> PROBLEM TO SOLVE:
From the line containing "order: Rodentia" to the last line of the listing below, repeat every line exactly, and output nothing else.
RECORDED INFORMATION START
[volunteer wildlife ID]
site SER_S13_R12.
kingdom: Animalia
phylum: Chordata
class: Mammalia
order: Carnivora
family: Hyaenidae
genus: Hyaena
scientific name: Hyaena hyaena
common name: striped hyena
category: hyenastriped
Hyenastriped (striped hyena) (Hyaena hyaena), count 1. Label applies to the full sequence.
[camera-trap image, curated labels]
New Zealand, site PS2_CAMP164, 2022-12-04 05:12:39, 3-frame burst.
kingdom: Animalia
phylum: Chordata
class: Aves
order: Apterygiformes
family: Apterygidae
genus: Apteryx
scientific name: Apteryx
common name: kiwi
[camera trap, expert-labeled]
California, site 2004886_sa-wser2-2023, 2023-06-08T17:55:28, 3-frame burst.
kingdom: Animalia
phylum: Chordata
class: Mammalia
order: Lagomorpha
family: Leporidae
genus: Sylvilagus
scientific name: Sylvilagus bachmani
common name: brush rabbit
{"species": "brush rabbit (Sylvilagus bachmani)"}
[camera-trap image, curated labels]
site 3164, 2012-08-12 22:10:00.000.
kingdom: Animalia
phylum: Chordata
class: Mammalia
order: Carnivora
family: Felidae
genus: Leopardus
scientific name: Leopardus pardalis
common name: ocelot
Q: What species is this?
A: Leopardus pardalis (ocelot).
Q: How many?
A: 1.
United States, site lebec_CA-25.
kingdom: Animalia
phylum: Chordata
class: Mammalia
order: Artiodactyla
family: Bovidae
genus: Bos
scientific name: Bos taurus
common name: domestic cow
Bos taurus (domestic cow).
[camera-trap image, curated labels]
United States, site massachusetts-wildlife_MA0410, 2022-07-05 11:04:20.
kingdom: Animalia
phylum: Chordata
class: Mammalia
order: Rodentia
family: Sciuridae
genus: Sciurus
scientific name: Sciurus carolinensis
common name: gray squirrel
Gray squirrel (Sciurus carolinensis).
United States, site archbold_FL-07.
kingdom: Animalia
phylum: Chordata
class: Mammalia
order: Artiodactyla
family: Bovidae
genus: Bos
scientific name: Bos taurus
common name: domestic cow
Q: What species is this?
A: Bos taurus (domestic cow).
RECORDED INFORMATION END
> RESPONSE BOX:
order: Rodentia
family: Sciuridae
genus: Sciurus
scientific name: Sciurus carolinensis
common name: gray squirrel
Gray squirrel (Sciurus carolinensis).
United States, site archbold_FL-07.
kingdom: Animalia
phylum: Chordata
class: Mammalia
order: Artiodactyla
family: Bovidae
genus: Bos
scientific name: Bos taurus
common name: domestic cow
Q: What species is this?
A: Bos taurus (domestic cow).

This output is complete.